I have been looking into how the neighbor joining algorithm works and I have two questions about the first step, i.e. computing the matrix Q using the following formula:

Q(i,j) = (n - 2)d(i,j) - Σd(i,k) - Σd(j,k)

Where both summations are from k = 1 to n, n is the number of taxons, d() is the distance between two elements and i and j are specific taxons.

From my understanding this formula creates a new matrix containing the distance between leaves i and j multiplied by (n-2). From this value we subtract the total distance from i to all other nodes and the total distance from j to all other nodes. This gives us a sense of how far away any given pair of nodes is from all other clusters.

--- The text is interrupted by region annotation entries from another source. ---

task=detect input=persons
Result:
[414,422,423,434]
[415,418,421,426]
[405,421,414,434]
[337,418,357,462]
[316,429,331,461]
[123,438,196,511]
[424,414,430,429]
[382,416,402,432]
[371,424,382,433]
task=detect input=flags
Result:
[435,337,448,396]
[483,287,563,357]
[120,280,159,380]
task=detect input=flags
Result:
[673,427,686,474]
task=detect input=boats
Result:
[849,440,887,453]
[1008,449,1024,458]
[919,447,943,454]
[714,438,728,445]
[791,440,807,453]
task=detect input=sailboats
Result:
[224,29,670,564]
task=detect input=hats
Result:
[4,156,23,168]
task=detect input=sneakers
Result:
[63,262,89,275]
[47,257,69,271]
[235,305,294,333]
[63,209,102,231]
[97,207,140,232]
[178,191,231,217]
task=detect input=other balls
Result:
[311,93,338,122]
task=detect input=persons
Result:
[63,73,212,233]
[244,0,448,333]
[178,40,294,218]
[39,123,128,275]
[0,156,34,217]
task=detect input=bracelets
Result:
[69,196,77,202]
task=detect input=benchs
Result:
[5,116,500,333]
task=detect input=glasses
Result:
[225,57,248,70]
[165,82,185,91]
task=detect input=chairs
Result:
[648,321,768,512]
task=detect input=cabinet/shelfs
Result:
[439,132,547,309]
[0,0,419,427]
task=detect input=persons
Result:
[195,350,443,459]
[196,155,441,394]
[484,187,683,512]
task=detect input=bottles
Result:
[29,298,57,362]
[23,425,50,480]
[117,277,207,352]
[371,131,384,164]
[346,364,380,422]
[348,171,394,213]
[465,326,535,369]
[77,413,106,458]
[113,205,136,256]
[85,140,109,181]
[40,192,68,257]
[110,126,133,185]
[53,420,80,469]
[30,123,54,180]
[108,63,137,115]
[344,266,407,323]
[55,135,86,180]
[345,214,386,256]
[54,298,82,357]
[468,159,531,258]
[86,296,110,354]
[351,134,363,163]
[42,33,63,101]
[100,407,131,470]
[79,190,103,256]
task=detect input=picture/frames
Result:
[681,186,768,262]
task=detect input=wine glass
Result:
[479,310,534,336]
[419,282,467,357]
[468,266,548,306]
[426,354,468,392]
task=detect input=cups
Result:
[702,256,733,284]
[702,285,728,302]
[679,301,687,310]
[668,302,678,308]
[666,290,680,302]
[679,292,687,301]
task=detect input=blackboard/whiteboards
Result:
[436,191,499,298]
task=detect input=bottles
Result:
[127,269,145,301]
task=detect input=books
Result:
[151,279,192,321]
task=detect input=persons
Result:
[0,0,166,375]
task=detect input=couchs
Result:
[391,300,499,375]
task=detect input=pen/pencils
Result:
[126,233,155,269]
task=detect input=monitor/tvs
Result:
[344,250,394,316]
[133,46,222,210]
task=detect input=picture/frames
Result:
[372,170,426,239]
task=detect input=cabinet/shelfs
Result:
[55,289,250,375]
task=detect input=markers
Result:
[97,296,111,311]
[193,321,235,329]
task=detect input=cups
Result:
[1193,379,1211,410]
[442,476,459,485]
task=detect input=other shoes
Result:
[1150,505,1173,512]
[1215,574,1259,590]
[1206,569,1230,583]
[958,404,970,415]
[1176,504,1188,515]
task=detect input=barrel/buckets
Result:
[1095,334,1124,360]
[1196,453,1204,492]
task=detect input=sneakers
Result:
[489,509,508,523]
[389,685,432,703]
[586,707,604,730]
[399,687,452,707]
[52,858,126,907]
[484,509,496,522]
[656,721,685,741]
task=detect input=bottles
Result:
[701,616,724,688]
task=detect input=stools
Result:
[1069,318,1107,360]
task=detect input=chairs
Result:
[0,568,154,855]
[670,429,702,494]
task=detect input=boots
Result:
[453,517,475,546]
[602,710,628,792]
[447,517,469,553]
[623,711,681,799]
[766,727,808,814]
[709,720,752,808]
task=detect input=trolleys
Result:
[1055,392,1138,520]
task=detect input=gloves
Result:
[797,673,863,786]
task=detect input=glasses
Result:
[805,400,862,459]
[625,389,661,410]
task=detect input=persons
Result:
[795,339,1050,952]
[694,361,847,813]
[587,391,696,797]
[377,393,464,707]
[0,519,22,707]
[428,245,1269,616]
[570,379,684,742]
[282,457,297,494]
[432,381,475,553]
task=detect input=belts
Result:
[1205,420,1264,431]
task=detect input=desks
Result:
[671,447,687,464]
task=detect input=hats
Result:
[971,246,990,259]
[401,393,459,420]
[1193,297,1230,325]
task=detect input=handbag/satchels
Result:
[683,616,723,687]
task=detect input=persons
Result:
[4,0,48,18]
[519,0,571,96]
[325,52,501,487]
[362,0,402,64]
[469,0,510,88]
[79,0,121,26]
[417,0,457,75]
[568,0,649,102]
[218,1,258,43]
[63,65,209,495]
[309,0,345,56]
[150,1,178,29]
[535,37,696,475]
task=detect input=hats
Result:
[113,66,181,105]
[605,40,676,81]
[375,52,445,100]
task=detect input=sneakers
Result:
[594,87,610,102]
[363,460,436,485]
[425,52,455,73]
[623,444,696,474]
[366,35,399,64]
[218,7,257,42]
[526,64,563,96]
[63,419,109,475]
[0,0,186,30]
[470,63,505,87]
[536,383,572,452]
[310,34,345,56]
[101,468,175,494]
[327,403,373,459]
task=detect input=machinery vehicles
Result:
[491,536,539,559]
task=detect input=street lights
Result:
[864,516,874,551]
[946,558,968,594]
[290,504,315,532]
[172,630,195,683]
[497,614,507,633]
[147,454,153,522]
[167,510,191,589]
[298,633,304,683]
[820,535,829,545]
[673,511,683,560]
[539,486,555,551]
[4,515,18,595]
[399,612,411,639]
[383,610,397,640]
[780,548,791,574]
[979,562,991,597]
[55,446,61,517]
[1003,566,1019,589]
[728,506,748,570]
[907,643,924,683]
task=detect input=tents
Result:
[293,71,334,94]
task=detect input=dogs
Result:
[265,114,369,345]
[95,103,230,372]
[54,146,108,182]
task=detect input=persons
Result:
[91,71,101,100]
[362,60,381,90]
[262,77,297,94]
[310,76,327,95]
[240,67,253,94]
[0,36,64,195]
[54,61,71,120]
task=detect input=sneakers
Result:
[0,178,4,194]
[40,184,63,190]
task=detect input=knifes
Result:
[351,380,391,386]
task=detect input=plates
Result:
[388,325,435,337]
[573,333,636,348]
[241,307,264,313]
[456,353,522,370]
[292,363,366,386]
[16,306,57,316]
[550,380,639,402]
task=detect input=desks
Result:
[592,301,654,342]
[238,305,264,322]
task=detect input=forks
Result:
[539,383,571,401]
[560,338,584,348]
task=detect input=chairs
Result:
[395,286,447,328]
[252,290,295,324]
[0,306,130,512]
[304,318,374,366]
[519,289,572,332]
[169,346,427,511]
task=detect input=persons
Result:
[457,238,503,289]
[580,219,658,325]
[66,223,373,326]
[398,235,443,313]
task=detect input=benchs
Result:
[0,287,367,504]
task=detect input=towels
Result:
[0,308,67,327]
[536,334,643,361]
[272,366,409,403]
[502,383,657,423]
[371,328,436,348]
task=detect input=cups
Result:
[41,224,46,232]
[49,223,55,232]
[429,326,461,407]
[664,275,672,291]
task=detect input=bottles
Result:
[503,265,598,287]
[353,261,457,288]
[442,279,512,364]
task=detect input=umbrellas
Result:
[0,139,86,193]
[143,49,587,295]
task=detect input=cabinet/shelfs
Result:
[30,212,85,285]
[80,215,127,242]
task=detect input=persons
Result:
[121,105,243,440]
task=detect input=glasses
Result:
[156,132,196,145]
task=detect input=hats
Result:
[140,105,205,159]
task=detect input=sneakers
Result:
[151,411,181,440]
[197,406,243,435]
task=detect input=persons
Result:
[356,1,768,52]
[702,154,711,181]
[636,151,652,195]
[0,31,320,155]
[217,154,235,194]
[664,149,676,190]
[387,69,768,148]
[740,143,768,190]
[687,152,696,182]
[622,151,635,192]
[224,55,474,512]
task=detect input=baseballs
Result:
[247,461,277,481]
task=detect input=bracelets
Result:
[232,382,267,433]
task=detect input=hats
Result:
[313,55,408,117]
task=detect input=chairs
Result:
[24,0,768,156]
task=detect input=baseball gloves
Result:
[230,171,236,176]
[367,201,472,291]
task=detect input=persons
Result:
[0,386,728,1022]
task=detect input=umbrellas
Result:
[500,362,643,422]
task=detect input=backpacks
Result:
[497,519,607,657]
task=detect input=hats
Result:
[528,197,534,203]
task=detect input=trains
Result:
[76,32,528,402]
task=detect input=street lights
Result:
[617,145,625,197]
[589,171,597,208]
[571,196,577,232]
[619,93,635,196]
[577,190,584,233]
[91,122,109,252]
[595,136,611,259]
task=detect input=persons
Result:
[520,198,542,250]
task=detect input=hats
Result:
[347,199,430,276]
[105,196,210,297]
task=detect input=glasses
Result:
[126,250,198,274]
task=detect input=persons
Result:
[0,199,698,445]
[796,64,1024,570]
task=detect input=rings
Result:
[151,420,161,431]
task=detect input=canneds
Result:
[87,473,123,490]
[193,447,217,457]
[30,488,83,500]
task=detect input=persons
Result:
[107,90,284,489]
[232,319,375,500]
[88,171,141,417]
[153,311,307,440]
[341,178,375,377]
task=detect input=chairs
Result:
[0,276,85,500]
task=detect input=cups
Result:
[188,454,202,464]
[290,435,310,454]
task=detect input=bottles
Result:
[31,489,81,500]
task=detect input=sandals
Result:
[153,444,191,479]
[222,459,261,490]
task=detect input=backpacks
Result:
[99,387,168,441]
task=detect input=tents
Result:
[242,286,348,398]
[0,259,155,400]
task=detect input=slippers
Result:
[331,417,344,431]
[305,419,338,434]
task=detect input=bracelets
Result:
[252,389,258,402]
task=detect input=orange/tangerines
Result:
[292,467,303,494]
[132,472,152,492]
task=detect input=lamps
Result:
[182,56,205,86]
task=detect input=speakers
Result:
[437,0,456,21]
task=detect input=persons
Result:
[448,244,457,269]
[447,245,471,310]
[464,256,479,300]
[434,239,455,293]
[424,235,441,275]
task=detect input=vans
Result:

I think we are using the term (n-2) as a scaling factor to ensure that the value calculated by the two sums does not dominate the result. If this is the case, why is it n-2 and not n-1 or just n?

Finally, I have also encountered the following formula for Q:

Q(i,j) = d(i,j) - 1/(n-2)Σd(i,k) - 1/(n-2)Σd(j,k)

Are these two formulas equivalent? If so why?

Thank you.

modified 2.4 years ago by kloetzl1.1k • written 2.4 years ago by michael0

This is not a scaling factor, it comes from doing the sum over all leaves except i and j.

2
2.4 years ago by
kloetzl1.1k
European Union
kloetzl1.1k wrote:

All of my references have a different notation, but I will try to answer anyway.

If this is the case, why is it n-2 and not n-1 or just n?

You kind of answered the question yourself in the paragraph above. You want (try to) to fuse two nodes `i` and `j` into a new node `p`. By doing that you remove one edge from the tree, hence `n-1`. Knock off another `-1` for each "self distance" i.e. value of 0 in the sum, thus `n-2`.

Are these two formulas equivalent? If so why?

They differ only by a factor of `n-2`. However, what it most important is to join the nodes with the minimum distance; and that doesn't change.